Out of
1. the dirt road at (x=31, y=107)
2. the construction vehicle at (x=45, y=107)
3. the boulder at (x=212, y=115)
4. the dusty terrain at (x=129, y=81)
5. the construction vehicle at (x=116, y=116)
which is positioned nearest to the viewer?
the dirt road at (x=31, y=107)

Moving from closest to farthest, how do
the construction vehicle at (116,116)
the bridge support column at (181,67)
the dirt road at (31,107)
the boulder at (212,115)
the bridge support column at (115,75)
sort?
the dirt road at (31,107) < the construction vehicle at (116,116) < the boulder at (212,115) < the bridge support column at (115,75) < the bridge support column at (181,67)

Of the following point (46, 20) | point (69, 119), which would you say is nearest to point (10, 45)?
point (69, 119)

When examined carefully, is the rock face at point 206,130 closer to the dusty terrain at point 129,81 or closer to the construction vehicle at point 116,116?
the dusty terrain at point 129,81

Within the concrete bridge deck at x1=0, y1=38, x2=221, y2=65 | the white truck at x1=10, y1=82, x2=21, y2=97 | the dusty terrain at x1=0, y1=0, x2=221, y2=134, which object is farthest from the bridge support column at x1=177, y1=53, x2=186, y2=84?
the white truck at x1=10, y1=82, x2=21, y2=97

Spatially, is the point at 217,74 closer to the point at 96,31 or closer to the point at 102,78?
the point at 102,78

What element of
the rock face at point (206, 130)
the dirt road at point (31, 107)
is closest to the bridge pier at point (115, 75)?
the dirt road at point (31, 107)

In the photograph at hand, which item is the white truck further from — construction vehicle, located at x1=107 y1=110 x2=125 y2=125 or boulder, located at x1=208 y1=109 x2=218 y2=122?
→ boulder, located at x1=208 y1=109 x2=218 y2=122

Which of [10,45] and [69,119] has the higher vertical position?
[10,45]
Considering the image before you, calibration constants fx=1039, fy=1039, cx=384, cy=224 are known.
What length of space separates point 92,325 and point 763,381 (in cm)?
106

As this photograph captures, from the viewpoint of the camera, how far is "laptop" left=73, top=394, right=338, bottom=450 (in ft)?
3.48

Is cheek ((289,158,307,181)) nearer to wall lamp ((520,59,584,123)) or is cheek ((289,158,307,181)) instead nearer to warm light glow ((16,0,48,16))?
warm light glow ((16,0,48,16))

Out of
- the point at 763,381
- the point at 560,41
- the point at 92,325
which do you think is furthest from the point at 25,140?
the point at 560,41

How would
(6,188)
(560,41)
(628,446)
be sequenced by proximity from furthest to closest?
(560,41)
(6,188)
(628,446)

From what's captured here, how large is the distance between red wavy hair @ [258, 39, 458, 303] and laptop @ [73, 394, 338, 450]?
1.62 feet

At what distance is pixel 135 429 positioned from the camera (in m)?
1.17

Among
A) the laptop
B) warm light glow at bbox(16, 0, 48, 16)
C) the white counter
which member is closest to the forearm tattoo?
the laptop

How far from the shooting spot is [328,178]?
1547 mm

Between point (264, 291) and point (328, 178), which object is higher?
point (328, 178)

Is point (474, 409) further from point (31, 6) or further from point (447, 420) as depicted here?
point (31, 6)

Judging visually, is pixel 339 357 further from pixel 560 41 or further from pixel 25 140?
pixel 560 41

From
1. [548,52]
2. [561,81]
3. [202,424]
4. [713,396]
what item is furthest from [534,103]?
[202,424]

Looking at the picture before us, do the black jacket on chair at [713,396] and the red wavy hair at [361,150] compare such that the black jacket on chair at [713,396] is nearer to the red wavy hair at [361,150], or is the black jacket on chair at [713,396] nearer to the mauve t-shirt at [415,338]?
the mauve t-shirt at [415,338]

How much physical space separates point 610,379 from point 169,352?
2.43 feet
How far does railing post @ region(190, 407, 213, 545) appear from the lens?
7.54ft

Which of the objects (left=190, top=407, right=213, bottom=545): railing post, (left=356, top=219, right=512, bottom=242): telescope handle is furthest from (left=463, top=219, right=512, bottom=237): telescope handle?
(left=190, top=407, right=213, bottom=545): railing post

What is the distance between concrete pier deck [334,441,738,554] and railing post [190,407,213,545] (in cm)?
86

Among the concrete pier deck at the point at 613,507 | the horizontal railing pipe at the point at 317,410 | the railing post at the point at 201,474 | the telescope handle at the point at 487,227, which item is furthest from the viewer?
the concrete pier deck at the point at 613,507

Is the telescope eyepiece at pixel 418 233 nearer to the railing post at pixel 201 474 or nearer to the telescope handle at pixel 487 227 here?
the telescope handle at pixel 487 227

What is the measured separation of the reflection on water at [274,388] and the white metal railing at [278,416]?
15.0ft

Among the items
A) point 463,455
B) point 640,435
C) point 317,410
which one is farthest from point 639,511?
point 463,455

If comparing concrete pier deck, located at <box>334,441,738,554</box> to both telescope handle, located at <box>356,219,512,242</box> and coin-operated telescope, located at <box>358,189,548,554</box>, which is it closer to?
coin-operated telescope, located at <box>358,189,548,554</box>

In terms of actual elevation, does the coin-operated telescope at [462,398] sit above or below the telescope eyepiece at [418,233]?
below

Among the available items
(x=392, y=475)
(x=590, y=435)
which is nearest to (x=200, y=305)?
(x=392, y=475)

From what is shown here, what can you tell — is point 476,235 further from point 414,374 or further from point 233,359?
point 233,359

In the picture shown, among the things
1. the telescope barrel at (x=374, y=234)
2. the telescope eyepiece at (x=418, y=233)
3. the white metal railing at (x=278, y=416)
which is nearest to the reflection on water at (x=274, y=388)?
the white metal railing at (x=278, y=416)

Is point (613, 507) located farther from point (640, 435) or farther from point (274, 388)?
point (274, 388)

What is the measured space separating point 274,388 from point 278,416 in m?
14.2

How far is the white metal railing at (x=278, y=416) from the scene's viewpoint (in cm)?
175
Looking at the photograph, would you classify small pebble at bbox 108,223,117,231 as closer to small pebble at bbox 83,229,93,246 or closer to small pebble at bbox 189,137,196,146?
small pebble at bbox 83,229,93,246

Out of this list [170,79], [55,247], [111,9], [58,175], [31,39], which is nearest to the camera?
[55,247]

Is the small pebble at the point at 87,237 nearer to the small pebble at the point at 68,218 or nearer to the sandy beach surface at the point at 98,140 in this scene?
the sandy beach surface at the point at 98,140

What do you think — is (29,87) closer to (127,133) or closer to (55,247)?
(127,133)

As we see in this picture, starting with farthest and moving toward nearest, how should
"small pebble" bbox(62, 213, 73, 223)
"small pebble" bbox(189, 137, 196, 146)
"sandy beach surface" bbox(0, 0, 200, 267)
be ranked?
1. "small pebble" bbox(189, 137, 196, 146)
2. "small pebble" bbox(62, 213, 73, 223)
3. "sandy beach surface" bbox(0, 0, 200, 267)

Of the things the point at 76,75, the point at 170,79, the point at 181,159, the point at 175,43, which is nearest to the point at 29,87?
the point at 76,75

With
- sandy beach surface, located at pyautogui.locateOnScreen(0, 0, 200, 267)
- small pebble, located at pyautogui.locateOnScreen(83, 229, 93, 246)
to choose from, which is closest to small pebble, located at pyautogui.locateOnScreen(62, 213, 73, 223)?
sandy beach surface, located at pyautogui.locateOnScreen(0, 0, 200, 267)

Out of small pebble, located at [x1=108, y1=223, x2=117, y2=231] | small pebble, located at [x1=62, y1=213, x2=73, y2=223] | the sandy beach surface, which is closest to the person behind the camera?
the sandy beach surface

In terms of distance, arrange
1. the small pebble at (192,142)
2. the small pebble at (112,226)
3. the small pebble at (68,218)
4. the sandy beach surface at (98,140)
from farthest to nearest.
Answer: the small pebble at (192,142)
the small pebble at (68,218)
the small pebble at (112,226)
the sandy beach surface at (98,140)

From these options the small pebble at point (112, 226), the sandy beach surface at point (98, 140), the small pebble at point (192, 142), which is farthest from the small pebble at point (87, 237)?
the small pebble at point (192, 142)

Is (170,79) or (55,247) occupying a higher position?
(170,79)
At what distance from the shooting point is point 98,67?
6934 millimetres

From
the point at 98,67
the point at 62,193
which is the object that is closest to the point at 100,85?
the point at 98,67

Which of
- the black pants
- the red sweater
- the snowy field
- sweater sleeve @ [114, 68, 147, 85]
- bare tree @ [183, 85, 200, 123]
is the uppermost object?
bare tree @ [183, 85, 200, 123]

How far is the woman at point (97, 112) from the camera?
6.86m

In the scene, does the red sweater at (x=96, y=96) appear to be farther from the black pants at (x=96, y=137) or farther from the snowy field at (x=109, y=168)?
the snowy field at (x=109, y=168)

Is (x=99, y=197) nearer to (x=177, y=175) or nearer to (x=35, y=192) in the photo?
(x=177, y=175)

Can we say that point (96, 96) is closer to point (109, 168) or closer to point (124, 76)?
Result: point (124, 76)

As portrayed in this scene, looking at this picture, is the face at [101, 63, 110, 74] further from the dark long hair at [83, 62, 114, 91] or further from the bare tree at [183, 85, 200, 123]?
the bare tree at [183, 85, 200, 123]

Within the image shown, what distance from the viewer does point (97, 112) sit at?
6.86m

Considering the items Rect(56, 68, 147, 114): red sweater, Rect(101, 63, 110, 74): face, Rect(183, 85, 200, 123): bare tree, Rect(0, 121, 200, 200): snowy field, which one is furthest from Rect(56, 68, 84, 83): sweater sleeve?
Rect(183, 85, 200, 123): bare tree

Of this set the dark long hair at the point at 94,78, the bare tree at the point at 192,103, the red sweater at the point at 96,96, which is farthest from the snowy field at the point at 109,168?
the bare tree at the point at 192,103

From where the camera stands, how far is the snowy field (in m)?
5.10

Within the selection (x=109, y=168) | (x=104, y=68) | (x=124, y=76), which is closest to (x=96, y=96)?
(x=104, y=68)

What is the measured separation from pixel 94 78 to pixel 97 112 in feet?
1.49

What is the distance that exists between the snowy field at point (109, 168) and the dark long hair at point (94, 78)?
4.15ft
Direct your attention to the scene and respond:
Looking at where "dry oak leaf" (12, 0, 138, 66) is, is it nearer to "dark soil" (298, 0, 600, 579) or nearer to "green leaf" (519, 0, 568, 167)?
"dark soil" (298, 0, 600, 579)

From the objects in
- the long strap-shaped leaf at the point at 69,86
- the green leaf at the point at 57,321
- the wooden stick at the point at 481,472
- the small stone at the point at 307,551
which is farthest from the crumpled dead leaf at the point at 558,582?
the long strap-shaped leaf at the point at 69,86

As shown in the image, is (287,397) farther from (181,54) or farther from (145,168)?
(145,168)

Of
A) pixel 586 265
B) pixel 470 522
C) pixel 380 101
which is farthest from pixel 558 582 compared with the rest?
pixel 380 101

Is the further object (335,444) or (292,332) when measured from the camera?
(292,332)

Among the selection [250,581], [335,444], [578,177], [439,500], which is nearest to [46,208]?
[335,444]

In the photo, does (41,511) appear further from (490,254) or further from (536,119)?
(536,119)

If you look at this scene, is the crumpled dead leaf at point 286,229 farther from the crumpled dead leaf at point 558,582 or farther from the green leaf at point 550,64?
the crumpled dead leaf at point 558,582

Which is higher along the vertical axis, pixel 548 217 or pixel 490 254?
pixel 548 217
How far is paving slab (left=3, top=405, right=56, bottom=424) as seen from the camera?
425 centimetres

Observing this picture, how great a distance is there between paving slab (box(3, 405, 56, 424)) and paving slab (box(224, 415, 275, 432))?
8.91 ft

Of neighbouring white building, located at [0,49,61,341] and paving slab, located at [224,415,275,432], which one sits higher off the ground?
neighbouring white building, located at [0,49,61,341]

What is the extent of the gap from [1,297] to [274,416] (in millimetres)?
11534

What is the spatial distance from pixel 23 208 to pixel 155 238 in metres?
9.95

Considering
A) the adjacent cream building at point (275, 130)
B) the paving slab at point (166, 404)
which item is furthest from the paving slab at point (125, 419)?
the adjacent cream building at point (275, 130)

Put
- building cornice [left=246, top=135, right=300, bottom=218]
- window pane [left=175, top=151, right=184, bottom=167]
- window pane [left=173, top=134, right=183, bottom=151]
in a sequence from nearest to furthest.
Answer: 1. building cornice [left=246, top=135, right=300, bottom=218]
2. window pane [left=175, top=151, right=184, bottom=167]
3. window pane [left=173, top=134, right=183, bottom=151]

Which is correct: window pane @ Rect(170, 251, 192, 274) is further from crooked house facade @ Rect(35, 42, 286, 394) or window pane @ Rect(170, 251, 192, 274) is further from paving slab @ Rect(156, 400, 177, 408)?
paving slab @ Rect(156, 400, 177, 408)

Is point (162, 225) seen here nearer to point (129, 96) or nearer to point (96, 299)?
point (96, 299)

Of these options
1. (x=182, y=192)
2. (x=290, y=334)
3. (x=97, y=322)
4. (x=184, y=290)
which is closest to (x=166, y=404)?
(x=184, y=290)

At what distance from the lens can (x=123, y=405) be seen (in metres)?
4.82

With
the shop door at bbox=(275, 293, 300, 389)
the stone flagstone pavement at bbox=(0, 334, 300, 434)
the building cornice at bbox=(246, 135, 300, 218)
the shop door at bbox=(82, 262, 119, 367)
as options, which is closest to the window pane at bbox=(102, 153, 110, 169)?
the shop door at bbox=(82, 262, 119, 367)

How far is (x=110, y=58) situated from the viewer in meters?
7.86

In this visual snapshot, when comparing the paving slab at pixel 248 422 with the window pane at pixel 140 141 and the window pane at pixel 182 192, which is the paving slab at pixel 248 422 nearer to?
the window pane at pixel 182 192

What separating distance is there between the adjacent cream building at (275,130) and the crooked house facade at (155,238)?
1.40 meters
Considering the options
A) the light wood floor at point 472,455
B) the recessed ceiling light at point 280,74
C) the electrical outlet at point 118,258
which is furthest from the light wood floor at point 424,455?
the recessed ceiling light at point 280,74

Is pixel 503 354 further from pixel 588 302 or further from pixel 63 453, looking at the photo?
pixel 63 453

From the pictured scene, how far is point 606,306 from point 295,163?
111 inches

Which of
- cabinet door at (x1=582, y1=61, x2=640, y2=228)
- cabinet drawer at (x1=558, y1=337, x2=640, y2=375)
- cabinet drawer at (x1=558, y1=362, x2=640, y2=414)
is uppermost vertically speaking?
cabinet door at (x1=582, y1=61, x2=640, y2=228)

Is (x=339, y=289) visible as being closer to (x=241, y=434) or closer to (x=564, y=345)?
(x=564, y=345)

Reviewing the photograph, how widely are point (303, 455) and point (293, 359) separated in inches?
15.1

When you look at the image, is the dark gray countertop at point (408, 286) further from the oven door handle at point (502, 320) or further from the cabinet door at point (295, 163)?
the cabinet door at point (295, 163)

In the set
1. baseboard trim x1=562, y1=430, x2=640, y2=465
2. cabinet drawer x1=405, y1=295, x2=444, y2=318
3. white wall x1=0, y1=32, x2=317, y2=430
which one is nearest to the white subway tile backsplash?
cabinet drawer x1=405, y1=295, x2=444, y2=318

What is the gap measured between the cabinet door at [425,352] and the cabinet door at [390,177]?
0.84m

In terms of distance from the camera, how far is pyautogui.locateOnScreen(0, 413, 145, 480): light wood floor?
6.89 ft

--

- EXERCISE DESCRIPTION
Rewrite the rows from the first line up to and including the line with "the dirt road at (31,107) <", swapping "dusty terrain" for "sandy ground" and leaving everything else as it is.

- THE REPLY
Out of
1. the dirt road at (x=31, y=107)
2. the construction vehicle at (x=45, y=107)
3. the boulder at (x=212, y=115)
4. the sandy ground at (x=129, y=81)
5. the construction vehicle at (x=116, y=116)
which is positioned nearest to the viewer?
the dirt road at (x=31, y=107)

Moving from closest to farthest, how do
the construction vehicle at (116,116)
the bridge support column at (181,67)
the dirt road at (31,107)
the boulder at (212,115)
the bridge support column at (115,75)
sort?
the dirt road at (31,107) < the construction vehicle at (116,116) < the boulder at (212,115) < the bridge support column at (115,75) < the bridge support column at (181,67)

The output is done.